In the terms of the financial crisis, speculators assumed there is only one way for the markets to go; asset values would rise indefinitely with no limit to the amount of debt people could incur. It has become clear afterward that the reality on the ground was different what was written on their balance sheets and portfolios bottom lines.

The impact of the debt crisis was colossal and wide-spread that no expert envisaged at the time, with many talking about the failure of capitalism as a result. This global crash has really shattered the image and ultimate authority of the dictators of the finance sector (i.e. investment banks and hedge funds).

The Arab spring proved as difficult to predict as the financial meltdown showing economists, intelligence agencies, policy makers and analysts clueless about their own business, simply because they have never considered a Black Swan moment for the region.

The Arab Spring was triggered by what could initially have been interpreted as an isolated event, spread surprisingly fast over a vast region, and led to major and unexpected developments.

In the same way, norms of the banking system that held for generations collapsed with stunning speed and magnitude, the image and privilege of Arab dictators were shattered by popular revolts in a movement that took the world by surprise.

A Black Swan moment was never considered in the experts’ minds to apply to the Arab States: many Arab dictators held a seemingly unshakable iron grip on power and ruled undeterred for up to four decades, all while preparing their sons to someday take the reins after them, unshaken by popular and economic conditions in their country.

So the public witnessed only their moukhabarat (secret service agents) running the show, as well as the brutal backstage of the regime if you were unlucky enough to pay them a visit.

Years of tradition made this construction of power a social norm, a backbone of society so persevering it was often assumed (and reasonable at the time) to be unshakable.

And this is exactly what Nassim Taleb focuses on, exactly on the things we don’t know rather than the things we think we do. A small exception to a rule (events in the tails of the normal graph) in the future can have the ability to trigger large-scale change and dismantle norms, theories and paradigms that have been accepted for years.

The colossal impact of the Arab Spring across the region was beyond anyone’s realm of expectations – either idealistic or highly calculated.

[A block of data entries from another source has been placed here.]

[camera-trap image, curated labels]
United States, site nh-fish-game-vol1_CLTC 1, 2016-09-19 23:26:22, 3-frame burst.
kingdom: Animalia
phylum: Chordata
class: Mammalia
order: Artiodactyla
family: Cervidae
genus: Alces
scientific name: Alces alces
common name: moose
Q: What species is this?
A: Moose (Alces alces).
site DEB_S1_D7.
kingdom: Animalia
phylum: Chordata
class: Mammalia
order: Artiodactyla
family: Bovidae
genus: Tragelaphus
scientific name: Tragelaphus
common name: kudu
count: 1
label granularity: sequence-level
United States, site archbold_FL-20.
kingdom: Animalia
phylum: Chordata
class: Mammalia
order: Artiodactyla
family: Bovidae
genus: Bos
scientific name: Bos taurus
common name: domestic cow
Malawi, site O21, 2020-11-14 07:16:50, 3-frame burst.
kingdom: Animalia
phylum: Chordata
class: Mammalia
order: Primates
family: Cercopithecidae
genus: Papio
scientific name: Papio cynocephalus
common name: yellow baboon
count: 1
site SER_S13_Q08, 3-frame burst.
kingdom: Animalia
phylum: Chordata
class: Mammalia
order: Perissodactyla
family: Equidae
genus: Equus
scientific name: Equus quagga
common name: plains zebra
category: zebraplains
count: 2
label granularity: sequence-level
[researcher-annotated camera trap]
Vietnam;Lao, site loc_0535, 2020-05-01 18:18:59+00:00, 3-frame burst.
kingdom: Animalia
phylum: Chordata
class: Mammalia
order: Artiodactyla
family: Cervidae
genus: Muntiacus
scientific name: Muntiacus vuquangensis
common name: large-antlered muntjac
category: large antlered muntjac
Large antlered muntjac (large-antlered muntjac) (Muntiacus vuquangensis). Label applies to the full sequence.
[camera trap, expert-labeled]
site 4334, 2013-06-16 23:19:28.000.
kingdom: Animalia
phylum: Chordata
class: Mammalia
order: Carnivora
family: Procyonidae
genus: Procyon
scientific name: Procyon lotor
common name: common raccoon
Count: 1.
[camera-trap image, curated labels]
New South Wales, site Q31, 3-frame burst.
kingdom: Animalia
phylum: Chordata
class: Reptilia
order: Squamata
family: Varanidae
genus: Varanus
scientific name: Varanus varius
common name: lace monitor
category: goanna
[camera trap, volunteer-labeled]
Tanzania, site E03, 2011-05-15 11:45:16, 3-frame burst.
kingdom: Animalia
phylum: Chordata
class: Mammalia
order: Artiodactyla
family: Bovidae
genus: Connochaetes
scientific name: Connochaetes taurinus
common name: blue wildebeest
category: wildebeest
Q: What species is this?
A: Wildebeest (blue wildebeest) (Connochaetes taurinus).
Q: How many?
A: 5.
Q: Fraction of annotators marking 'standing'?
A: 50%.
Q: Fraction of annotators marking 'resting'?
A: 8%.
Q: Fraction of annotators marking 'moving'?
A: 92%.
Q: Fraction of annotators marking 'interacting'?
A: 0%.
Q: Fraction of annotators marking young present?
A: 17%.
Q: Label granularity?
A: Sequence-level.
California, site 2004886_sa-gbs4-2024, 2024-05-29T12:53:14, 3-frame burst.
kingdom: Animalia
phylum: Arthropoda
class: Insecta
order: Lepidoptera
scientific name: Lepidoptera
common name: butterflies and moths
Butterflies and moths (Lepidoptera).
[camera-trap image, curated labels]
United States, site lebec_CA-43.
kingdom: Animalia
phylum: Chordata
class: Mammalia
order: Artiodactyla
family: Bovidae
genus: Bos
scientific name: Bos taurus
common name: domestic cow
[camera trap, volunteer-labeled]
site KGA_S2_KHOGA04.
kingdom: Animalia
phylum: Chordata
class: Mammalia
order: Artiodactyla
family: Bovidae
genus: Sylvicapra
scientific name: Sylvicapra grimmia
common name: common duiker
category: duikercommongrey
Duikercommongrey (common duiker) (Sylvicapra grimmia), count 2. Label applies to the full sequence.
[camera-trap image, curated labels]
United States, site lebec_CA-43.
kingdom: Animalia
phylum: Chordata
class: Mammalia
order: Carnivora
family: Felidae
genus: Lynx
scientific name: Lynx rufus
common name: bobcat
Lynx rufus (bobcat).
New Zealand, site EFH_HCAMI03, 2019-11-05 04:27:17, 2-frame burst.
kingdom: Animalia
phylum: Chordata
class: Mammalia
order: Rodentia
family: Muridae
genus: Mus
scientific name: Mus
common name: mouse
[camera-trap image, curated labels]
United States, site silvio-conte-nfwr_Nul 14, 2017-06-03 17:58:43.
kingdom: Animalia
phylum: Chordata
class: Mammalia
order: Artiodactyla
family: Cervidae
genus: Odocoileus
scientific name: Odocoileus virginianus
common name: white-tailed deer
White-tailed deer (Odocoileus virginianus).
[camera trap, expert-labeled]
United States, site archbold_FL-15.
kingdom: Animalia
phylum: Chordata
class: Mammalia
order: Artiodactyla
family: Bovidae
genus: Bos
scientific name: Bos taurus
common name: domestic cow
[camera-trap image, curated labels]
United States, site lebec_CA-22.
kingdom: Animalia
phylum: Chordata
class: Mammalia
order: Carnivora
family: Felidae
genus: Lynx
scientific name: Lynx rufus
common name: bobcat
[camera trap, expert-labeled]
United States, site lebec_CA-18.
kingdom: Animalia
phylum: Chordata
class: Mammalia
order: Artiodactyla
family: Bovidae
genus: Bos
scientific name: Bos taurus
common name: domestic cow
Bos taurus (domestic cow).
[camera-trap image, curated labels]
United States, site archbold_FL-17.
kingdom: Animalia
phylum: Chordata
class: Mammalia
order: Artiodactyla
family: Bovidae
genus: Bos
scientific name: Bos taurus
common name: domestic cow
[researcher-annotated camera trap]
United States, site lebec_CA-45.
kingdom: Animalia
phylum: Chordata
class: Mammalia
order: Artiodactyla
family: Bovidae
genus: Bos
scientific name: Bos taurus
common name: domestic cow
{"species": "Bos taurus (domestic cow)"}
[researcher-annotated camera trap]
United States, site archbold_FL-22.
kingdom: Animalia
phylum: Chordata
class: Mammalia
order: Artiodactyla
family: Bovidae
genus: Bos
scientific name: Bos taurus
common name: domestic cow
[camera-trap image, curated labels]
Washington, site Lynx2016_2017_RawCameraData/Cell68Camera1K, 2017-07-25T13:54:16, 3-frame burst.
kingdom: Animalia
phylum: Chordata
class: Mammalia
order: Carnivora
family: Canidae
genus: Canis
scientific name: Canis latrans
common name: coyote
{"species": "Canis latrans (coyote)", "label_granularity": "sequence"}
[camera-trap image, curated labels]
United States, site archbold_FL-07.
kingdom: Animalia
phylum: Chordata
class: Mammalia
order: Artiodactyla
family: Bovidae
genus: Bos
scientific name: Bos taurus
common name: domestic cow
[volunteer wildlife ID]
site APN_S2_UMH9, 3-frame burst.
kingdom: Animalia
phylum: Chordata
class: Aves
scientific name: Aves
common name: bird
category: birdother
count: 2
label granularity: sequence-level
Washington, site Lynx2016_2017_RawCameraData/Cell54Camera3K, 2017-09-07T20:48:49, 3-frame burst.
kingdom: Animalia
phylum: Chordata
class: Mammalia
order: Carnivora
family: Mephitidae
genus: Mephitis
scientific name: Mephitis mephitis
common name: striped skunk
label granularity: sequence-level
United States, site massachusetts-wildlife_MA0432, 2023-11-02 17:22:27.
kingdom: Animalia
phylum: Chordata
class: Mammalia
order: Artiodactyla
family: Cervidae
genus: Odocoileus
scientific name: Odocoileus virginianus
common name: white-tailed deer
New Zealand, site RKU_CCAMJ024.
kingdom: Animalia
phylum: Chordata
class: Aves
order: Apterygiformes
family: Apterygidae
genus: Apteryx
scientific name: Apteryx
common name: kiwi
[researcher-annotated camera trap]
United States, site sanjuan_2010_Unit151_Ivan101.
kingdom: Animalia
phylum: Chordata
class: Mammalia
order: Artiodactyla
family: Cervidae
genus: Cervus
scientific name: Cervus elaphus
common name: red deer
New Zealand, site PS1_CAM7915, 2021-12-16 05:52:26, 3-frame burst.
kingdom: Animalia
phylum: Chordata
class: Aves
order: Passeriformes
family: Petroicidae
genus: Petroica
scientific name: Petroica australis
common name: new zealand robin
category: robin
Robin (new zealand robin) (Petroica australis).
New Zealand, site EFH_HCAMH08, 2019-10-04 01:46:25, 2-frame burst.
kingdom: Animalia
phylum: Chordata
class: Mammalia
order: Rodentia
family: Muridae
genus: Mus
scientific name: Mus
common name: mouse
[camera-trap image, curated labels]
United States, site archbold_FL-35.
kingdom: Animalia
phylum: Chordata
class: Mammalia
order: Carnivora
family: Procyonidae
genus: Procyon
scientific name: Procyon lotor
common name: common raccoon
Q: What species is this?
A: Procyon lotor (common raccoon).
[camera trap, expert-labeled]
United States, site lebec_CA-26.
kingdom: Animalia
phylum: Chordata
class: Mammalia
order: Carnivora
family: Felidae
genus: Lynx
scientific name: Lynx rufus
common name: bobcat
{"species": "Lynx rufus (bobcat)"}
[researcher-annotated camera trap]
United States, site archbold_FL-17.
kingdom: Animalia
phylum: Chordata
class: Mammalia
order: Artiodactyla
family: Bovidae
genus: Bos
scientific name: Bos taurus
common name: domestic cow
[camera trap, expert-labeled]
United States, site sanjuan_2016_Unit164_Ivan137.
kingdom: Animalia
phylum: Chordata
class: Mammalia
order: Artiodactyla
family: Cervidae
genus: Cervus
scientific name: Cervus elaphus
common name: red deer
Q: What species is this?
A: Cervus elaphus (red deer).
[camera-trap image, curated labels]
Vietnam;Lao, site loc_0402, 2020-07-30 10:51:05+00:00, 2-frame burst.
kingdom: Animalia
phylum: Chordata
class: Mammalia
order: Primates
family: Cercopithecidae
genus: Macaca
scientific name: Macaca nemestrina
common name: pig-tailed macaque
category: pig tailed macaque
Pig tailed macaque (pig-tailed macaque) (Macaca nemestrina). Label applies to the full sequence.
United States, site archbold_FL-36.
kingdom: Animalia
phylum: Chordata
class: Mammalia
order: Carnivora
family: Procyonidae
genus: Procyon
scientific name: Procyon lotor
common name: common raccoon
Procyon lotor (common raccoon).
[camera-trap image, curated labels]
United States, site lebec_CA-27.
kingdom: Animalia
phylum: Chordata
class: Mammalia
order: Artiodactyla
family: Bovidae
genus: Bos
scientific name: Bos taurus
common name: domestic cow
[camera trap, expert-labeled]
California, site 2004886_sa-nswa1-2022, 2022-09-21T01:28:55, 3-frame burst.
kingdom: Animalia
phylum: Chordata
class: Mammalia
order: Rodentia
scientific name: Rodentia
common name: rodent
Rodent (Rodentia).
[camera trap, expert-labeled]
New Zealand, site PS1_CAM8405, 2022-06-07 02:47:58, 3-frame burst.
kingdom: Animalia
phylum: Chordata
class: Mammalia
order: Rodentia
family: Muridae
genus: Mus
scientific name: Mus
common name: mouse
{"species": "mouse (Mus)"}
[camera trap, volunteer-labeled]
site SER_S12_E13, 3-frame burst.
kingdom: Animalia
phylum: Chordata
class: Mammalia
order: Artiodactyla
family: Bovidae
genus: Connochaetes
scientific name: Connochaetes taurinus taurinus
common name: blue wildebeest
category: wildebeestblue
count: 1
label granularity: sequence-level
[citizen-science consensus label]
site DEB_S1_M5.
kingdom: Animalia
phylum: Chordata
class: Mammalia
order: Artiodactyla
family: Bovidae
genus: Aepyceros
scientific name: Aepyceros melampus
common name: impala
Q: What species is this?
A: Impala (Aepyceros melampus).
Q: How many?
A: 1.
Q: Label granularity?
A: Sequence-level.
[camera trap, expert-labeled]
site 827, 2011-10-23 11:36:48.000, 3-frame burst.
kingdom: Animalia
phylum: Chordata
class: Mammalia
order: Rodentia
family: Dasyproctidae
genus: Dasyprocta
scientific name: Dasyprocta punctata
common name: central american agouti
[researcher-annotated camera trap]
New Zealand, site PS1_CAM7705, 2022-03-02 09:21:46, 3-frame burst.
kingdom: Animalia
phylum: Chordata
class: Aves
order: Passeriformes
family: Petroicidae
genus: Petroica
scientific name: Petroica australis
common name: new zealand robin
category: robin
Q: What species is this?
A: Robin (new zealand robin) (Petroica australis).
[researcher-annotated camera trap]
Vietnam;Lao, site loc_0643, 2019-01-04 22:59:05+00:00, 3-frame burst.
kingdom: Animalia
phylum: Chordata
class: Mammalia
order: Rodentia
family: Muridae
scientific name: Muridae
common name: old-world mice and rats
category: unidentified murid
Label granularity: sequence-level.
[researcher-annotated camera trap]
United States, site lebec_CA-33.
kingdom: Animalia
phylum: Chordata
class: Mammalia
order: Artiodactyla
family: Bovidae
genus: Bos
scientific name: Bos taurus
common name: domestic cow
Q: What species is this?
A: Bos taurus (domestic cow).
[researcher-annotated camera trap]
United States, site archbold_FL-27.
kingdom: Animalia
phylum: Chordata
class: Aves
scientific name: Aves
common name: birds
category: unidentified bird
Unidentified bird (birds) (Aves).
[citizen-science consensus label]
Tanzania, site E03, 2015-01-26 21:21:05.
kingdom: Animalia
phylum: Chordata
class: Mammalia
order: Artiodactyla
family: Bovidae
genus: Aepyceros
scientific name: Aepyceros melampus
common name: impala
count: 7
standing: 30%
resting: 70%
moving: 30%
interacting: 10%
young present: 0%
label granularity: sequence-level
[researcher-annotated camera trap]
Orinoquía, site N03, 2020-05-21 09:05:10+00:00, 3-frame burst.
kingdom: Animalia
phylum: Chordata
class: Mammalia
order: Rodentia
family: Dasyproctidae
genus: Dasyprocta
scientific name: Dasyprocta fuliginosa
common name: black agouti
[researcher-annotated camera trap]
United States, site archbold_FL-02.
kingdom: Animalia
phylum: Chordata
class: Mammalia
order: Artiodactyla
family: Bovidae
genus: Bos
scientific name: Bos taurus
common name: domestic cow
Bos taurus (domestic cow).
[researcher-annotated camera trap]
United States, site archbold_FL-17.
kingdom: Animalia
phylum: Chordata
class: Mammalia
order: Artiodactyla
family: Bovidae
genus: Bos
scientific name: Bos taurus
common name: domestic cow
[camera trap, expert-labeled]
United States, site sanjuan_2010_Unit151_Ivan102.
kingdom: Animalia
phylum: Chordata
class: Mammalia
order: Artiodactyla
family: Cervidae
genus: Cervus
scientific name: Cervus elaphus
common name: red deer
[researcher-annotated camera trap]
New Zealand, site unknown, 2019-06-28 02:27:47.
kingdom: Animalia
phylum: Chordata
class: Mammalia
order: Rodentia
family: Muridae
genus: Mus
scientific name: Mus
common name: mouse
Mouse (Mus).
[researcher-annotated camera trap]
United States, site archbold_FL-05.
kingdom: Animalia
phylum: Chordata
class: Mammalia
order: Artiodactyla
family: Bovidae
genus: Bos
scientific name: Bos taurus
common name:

In the world of risk management, this event appeared highly unlikely; the probability of such events spreading across such a vast region were not on the minds of political forecasters, in the same way so many bankers did not fathom their long-standing stability could be shattered so suddenly.

In hindsight, the Arab Spring may now appear to have been predictable. How could we have assumed that despite torture, censorship, abuse, brutality, corruption, unemployment and poverty, regimes would remain sustainable?

Whatever your opinion of the Arab Spring, and whatever term you choose to designate it, what started in December 2010 has proven itself a Black Swan moment of the Middle East and North Africa, one that is far from over, and whose impact will perhaps take years to fully assess.

Note 1: Michelle Ghoussoub, Blogger at Lebanon Spring, edited Yahya article.  Follow Zaher Yahya on Twitter: www.twitter.com/TheZako

Note 2: Nassim Taleb is a renowned Lebanese-American statistician, best-selling author and former Wall Street trader. His books Fooled by Randomness (2001) and Black Swan (2007) brought him to fame, with the latter described by The Sunday Times as “one of the twelve most influential books since World War II”.

Note 3: Opinion experts would like us to believe that the uprising were not expected by the US. Evidences are pointing that what was unexpected is the development, steadfastness and far-reaching movement of the Arab people to get away with their long established indignities and humiliation by usurping oligarchies.